### Task list
• A. According to the AP course description, what approach does the course take?
• B. Write out the part of the AP course description that opens with the words "Course Overview and" and closes with "choices create meaning.".

### Source excerpt

* * * * * * * * *

Language and Composition/Literature and Composition
Description The English Department in my school prepares seniors for both the AP English Language and Composition Exam and the AP Literature and Composition Exam. The course is designed to comply with the AP curricular requirements for each course. The approach to the course is thematic, which is reflected in the syllabus.
Course Overview and Strategies Students enrolled in the course will develop the ability to analyze complex texts through close reading of prose and image-based works from different historical time periods as well as different rhetorical modes. The students will have ample opportunity to support, challenge, or qualify the position of the writer. The students will utilize a variety of techniques while analyzing texts, including SOAPSTone, Kenneth Burke's pentad, the rhetorical triangle, focused annotation, and the use of rhetorical analysis graphic organizers that require the identification of specific rhetorical strategies. Students will read sample essays and become familiar with the AP scoring rubric. The students will begin to ask why a writer makes the choices he or she makes and how these choices function in a given piece, including how these choices create meaning.

* * * * * * * * *

### Information supplied
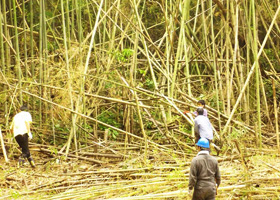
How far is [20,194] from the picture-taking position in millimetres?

* * * * * * * * *

### Final results
• A. The approach to the course is thematic.

• B.
Course Overview and Strategies Students enrolled in the course will develop the ability to analyze complex texts through close reading of prose and image-based works from different historical time periods as well as different rhetorical modes. The students will have ample opportunity to support, challenge, or qualify the position of the writer. The students will utilize a variety of techniques while analyzing texts, including SOAPSTone, Kenneth Burke's pentad, the rhetorical triangle, focused annotation, and the use of rhetorical analysis graphic organizers that require the identification of specific rhetorical strategies. Students will read sample essays and become familiar with the AP scoring rubric. The students will begin to ask why a writer makes the choices he or she makes and how these choices function in a given piece, including how these choices create meaning.